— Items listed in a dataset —
- - - - -

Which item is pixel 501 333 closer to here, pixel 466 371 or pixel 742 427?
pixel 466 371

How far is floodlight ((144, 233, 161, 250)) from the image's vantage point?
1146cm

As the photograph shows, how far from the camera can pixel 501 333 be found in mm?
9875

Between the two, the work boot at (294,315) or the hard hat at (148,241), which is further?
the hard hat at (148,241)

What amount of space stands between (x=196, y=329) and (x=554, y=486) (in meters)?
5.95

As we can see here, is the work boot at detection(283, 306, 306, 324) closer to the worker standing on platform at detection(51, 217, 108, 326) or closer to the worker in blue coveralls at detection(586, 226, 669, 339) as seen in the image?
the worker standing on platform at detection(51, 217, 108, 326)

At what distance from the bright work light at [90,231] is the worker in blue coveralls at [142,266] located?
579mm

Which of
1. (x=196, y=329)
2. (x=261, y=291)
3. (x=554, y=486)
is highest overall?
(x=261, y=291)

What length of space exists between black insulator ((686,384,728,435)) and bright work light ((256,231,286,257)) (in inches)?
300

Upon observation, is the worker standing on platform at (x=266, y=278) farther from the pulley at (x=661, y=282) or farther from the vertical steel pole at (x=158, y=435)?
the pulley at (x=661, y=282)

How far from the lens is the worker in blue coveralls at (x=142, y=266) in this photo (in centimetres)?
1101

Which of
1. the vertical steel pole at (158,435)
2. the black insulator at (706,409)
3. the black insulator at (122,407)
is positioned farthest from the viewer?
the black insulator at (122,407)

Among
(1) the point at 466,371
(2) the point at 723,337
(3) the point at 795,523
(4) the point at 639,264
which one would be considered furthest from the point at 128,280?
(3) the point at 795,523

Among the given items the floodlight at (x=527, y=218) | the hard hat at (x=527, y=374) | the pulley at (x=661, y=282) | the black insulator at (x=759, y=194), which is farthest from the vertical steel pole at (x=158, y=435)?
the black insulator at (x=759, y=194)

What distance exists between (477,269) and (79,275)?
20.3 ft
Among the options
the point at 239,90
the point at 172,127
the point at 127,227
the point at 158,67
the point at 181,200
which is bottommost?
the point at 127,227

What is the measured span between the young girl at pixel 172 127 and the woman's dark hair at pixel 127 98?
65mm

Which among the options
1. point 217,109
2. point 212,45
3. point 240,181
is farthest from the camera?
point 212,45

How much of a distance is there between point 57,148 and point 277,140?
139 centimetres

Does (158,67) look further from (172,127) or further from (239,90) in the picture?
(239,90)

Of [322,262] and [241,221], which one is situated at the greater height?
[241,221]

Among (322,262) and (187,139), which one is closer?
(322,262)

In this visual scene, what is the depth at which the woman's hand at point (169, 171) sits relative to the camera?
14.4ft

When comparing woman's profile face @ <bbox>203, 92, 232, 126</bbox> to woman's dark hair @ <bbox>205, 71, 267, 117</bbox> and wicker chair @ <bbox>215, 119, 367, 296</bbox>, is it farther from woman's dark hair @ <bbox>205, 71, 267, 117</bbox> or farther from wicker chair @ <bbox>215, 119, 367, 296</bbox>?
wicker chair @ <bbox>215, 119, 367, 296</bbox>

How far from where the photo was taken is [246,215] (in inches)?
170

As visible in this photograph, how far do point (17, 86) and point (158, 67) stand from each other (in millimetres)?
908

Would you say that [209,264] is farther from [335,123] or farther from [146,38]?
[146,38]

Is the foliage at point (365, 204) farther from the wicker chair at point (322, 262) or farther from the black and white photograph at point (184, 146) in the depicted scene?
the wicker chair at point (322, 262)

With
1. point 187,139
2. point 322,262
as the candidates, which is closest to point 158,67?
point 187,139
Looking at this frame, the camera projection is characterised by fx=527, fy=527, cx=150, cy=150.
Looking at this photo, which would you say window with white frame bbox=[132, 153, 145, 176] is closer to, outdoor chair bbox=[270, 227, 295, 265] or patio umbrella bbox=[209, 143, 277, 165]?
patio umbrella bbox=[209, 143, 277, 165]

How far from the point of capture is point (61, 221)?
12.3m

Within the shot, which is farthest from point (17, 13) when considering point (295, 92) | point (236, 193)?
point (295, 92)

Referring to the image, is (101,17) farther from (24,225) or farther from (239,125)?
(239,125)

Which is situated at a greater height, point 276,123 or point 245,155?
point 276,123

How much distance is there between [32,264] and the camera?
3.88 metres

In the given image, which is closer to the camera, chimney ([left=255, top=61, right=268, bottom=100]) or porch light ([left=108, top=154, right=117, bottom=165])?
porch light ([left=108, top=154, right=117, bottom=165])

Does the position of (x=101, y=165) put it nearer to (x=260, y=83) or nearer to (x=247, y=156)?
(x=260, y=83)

- - - - -

— REQUIREMENT —
Please reproduce the lines starting at the one that contains "Referring to the" and ending after the one that contains "3.88 metres", leaving the requests unchanged. In the answers, multiply every coordinate and distance by 1.05 and round each result to as many decimal places as the original number had, rounding halves up.

— EXPECTED OUTPUT —
Referring to the image, is (101,17) farther from (24,225) or farther from (239,125)?
(251,131)

Which is situated at a greater height, point 276,123 or point 245,155?
point 290,129

How much distance is there between [32,264] and the camera?
4.07 metres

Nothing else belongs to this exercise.